Sunday, November 3, 2013

Review: Plutocrats: The Rise of the New Global Super-Rich and the Fall of Everyone Else, by Chrystia Freeland


If there’s one thing that pundits love to talk about in this age of ongoing yet sluggish recovery from the 2008 economic collapse, it’s income inequality. The topic has been, for example, on the tongues of commentators as Wall Street billionaire Michael Bloomberg wraps up his 12-year stint as mayor of New York, a city that has seen both tremendous growth and tremendous growth in wage disparity under his watch. It has been a topic of much debate in relation to China, a country that has seen nearly 1 billion people elevated out of poverty in the last two decades and yet now boasts one of the largest gaps between the haves and the have-nots. And talk of income inequality remains the background chatter of any discussion about how the Eurozone is going to reconcile its chasm between the winner countries and loser countries as it tries to recover from the recession.

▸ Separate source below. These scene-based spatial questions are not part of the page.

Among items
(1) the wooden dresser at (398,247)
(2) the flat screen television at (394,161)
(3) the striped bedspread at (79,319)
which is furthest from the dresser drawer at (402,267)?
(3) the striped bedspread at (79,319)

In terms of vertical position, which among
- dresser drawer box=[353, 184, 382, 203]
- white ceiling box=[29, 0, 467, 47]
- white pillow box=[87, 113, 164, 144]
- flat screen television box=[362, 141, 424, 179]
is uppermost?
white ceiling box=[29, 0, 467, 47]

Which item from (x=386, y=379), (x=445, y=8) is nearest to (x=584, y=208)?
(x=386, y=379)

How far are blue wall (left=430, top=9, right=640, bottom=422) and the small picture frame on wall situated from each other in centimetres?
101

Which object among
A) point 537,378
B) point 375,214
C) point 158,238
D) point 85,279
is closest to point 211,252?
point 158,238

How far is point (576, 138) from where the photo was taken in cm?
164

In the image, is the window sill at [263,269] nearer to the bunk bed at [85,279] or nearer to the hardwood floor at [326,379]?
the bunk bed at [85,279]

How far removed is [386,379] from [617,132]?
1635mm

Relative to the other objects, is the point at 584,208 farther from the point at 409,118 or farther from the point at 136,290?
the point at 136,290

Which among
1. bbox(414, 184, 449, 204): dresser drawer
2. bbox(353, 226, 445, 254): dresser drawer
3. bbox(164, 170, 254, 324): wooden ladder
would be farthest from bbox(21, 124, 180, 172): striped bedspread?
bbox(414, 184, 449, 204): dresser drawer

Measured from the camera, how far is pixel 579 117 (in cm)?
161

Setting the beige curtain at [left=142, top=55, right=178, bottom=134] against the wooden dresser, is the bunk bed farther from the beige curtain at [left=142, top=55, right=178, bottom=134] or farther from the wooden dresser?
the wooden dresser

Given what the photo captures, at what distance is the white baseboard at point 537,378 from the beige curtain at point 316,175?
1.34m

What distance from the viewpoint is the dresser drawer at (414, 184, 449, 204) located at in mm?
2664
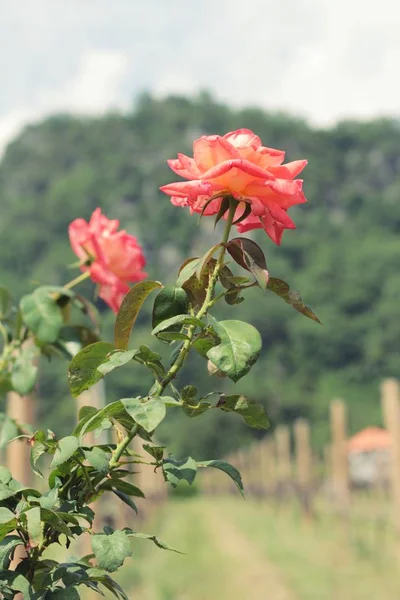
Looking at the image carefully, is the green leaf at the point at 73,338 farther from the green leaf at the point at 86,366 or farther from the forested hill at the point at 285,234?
the forested hill at the point at 285,234

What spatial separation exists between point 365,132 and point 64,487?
54.2 metres

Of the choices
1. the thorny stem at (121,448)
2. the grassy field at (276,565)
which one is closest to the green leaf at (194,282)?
the thorny stem at (121,448)

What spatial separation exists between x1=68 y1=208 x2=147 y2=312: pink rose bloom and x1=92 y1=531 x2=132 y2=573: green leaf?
0.45 metres

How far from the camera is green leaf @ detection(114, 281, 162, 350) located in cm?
72

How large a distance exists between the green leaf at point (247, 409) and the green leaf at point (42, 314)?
1.54ft

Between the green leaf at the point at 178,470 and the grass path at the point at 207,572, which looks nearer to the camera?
the green leaf at the point at 178,470

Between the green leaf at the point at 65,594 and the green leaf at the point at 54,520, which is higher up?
the green leaf at the point at 54,520

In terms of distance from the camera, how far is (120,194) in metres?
50.1

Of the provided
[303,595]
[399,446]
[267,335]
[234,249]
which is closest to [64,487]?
[234,249]

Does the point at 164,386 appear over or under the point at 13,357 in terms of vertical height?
over

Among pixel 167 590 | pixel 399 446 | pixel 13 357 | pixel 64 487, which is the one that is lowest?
pixel 167 590

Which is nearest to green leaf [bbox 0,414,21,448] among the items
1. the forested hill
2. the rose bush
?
the rose bush

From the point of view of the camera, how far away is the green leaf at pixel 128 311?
0.72m

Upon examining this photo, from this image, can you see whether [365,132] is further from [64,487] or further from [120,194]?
[64,487]
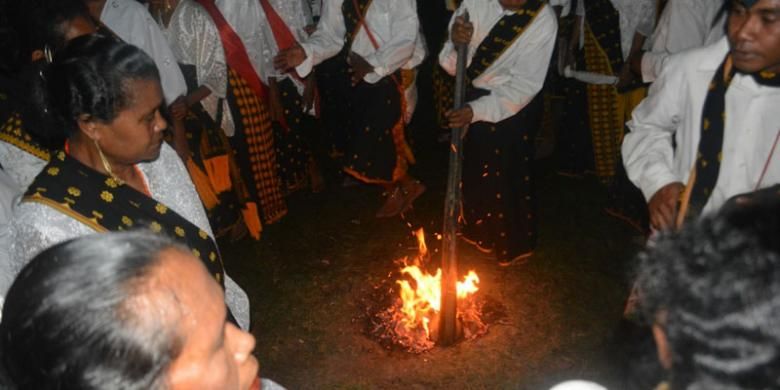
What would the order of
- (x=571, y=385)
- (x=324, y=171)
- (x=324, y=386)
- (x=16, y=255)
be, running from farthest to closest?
(x=324, y=171)
(x=324, y=386)
(x=16, y=255)
(x=571, y=385)

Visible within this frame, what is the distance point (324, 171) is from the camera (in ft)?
22.0

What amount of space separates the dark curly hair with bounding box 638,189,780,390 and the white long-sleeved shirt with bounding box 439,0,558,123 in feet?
9.95

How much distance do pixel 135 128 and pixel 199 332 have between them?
114cm

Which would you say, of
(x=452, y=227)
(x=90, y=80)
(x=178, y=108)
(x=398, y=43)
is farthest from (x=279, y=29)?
(x=90, y=80)

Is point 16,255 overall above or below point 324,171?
above

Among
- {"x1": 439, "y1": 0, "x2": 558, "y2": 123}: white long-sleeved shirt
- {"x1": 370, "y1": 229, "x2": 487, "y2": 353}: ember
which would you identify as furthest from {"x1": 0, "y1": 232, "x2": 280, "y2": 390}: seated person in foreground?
{"x1": 439, "y1": 0, "x2": 558, "y2": 123}: white long-sleeved shirt

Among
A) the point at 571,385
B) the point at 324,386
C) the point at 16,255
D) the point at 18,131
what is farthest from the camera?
the point at 324,386

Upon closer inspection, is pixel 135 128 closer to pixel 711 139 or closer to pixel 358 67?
pixel 711 139

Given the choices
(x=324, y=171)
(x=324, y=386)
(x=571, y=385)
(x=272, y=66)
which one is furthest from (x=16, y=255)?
(x=324, y=171)

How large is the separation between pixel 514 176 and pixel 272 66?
231 centimetres

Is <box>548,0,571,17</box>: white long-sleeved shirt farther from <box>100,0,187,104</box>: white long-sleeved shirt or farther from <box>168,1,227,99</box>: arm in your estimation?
<box>100,0,187,104</box>: white long-sleeved shirt

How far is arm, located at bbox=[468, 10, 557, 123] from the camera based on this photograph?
4.04 meters

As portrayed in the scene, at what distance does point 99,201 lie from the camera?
2.07m

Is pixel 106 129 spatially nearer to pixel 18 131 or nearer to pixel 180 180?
pixel 180 180
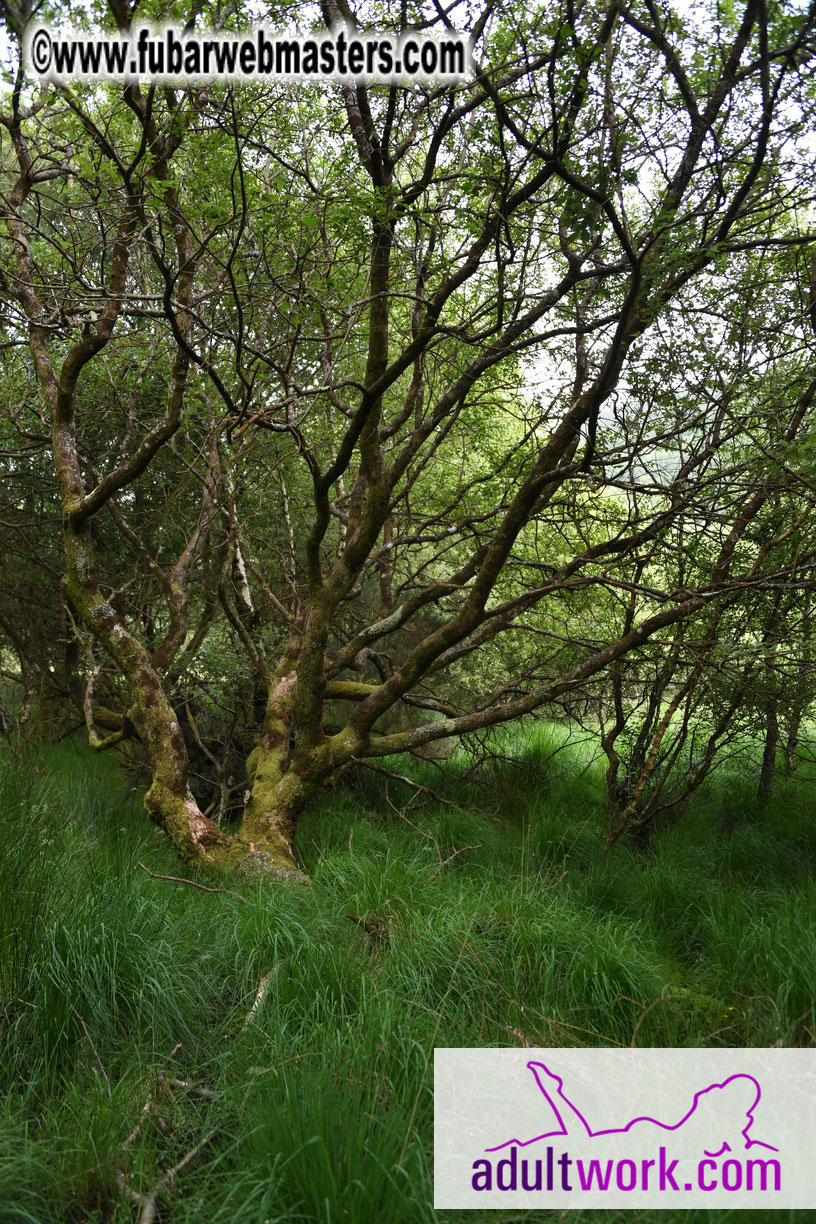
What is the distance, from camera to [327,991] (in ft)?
8.95

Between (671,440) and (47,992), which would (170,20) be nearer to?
(671,440)

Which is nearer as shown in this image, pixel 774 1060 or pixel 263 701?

So Chrystia Freeland’s timing is quite good with this 2012 tome, Plutocrats: The Rise of the New Global Super-Rich and the Fall of Everyone Else, a book that provides us with a window into the much-maligned 1% of society. Freeland wisely does not limit herself to examining the plutocrats of the United States and other pillar countries of the West. Instead, she sets as her thesis the notion that a one-percenter from the Upper East Side of Manhattan has more in common with a Russian oligarch or Chinese billionaire than he does with a middle-class office drone in Cleveland. Her book looks to examine both the history, the rationales, and the outcome of the modern-day plutocracy that we now take for granted.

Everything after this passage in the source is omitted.